DATASET ENTRIES |

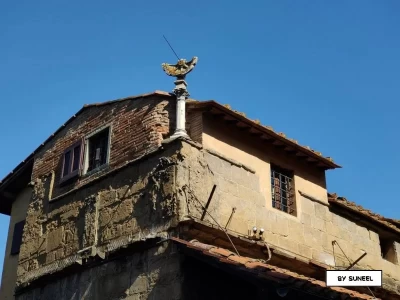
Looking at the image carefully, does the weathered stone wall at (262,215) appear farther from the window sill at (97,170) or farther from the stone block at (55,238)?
the stone block at (55,238)

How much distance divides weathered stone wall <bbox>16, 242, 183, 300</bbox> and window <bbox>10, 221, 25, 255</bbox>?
9.80 feet


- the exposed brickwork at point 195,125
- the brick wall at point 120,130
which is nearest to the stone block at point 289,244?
the exposed brickwork at point 195,125

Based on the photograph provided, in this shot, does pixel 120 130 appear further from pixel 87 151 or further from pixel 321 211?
pixel 321 211

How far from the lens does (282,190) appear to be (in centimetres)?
1197

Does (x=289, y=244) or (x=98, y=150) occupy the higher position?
(x=98, y=150)

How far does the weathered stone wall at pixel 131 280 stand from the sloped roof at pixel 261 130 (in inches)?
107

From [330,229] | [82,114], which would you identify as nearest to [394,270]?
[330,229]

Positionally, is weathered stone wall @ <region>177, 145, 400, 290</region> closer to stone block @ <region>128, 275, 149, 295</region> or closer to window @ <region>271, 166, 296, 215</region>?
window @ <region>271, 166, 296, 215</region>

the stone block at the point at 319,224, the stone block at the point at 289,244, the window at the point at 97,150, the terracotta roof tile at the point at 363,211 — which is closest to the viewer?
the stone block at the point at 289,244

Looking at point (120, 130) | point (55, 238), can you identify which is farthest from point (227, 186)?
point (55, 238)

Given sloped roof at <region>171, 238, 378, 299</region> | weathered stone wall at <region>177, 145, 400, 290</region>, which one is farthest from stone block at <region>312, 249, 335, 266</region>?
sloped roof at <region>171, 238, 378, 299</region>

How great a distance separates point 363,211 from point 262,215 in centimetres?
394

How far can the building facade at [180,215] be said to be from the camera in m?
9.33

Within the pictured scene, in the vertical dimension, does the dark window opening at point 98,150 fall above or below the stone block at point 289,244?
above
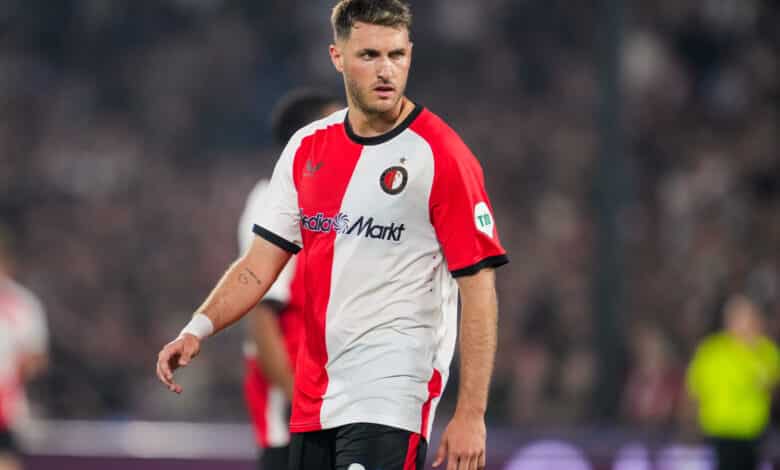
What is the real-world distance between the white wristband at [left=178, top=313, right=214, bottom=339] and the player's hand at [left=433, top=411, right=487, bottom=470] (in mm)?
808

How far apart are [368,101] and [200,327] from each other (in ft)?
2.76

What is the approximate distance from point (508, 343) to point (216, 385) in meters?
2.82

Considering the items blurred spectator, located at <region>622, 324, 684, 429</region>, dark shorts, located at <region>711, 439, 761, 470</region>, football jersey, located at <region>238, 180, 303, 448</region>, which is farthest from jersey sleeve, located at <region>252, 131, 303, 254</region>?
blurred spectator, located at <region>622, 324, 684, 429</region>

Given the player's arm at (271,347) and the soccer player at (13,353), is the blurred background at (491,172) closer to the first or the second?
the soccer player at (13,353)

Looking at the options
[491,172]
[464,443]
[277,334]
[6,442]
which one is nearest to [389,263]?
[464,443]

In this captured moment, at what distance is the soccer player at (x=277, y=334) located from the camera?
535 centimetres

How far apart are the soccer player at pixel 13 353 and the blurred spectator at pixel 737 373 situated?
4.61m

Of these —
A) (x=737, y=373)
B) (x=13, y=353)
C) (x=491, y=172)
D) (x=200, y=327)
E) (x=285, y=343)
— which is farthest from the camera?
(x=491, y=172)

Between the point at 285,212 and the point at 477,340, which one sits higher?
the point at 285,212

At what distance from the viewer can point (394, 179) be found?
414cm

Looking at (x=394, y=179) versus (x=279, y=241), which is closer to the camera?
(x=394, y=179)

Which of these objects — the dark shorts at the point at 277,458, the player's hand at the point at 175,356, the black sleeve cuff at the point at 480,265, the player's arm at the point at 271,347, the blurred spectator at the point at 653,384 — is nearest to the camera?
the black sleeve cuff at the point at 480,265

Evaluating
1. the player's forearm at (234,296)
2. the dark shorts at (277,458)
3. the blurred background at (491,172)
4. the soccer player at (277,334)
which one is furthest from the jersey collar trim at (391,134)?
the blurred background at (491,172)

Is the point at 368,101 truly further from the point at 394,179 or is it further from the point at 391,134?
the point at 394,179
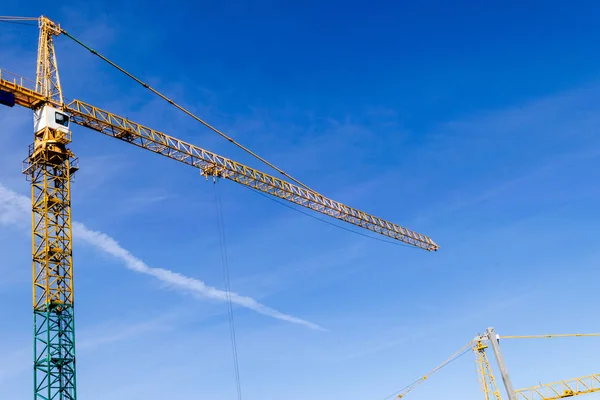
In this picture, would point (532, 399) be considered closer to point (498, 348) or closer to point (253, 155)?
point (498, 348)

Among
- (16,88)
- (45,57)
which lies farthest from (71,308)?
(45,57)

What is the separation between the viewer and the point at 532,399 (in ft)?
269

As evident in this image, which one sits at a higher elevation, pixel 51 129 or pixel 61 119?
pixel 61 119

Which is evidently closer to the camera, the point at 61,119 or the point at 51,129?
the point at 51,129

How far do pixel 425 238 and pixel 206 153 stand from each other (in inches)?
2336

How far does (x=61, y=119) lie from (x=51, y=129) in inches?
79.4

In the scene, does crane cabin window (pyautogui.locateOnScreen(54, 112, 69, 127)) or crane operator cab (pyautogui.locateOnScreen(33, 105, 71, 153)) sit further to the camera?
crane cabin window (pyautogui.locateOnScreen(54, 112, 69, 127))

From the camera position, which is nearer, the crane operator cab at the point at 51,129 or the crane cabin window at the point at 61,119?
the crane operator cab at the point at 51,129

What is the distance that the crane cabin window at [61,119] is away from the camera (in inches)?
2389

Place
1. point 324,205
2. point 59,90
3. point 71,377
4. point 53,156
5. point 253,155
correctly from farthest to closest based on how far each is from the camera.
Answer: point 324,205 < point 253,155 < point 59,90 < point 53,156 < point 71,377

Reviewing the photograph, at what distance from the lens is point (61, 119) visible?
61.1 m

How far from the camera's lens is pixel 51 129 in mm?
59531

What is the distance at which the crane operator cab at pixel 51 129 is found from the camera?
193 feet

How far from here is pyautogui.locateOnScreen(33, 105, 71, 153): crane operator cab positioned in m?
58.8
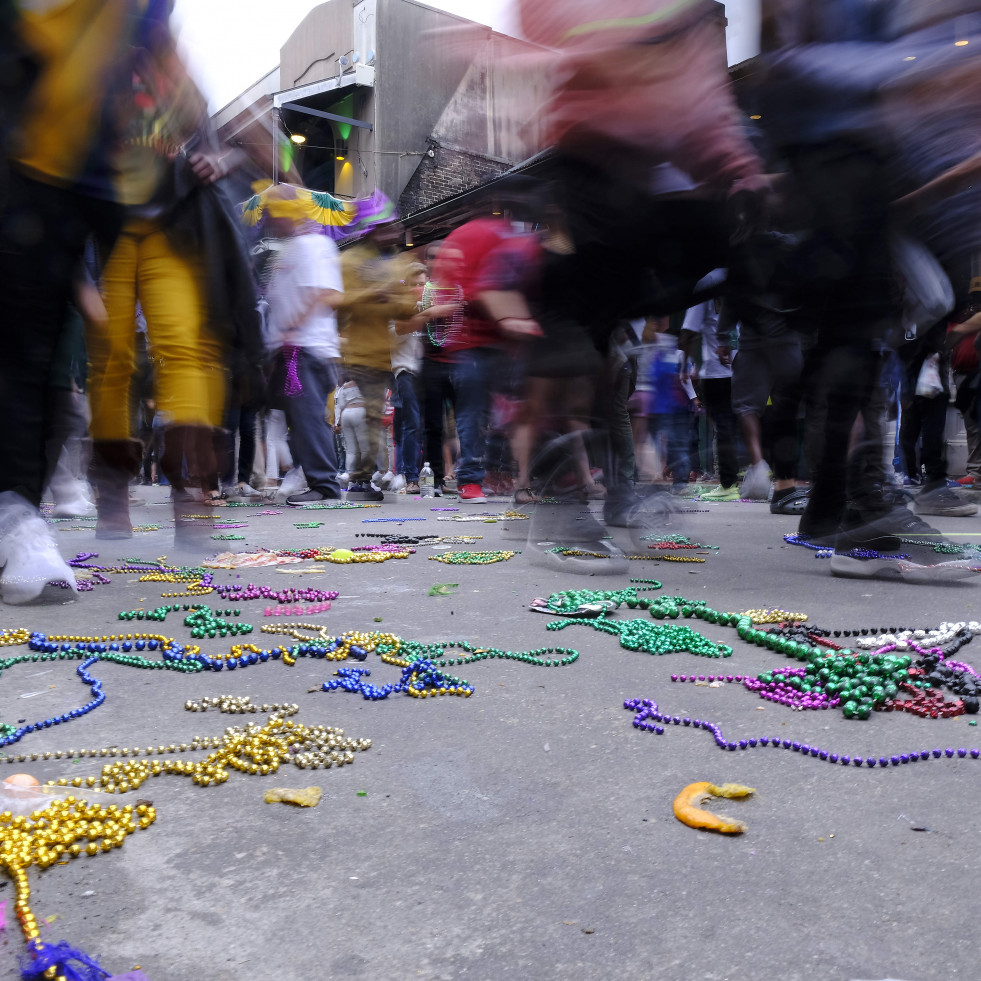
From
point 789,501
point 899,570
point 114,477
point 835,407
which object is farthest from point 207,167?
point 789,501

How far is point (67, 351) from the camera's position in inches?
188

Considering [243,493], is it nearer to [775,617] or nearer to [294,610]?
[294,610]

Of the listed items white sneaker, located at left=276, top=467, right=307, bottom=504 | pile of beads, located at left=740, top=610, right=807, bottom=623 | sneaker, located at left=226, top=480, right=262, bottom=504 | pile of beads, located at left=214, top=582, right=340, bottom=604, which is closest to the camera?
pile of beads, located at left=740, top=610, right=807, bottom=623

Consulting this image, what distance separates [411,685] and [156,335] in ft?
6.95

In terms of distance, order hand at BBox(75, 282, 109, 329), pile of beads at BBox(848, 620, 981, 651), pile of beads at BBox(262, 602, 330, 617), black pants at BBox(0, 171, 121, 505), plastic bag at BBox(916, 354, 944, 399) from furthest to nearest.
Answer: plastic bag at BBox(916, 354, 944, 399)
hand at BBox(75, 282, 109, 329)
black pants at BBox(0, 171, 121, 505)
pile of beads at BBox(262, 602, 330, 617)
pile of beads at BBox(848, 620, 981, 651)

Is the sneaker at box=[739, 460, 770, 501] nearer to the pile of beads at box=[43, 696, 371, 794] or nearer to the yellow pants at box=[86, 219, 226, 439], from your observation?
the yellow pants at box=[86, 219, 226, 439]

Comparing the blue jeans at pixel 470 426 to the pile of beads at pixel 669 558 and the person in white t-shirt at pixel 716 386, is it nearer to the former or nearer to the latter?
the person in white t-shirt at pixel 716 386

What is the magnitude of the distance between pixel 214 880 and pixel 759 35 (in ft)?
11.2

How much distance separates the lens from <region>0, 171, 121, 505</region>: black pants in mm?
2973

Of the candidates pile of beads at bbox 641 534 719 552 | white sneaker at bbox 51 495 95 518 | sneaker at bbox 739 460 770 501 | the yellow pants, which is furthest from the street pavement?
sneaker at bbox 739 460 770 501

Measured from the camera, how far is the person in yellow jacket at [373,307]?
312 inches

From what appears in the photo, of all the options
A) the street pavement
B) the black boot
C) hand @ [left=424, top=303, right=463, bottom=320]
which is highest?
Answer: hand @ [left=424, top=303, right=463, bottom=320]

EXERCISE BRIEF |
Reproduce the listing from the line containing "How much distance separates" through the end of the listing, inclusive, substituting "road surface" for every occurrence of "street pavement" and leaving all other text unchanged.

TASK ANSWER |
How much distance separates the lens from <region>0, 171, 121, 505</region>: black pants in mm?
2973

Of the candidates pile of beads at bbox 641 534 719 552 | white sneaker at bbox 51 495 95 518 | sneaker at bbox 739 460 770 501 | the yellow pants, which is furthest from the road surface?
sneaker at bbox 739 460 770 501

Measured from the camera, how far is the person in yellow jacket at [373,307]?
312 inches

From what appears in the photo, of all the options
A) the road surface
B) the black boot
C) hand @ [left=424, top=303, right=463, bottom=320]
which is highest?
Answer: hand @ [left=424, top=303, right=463, bottom=320]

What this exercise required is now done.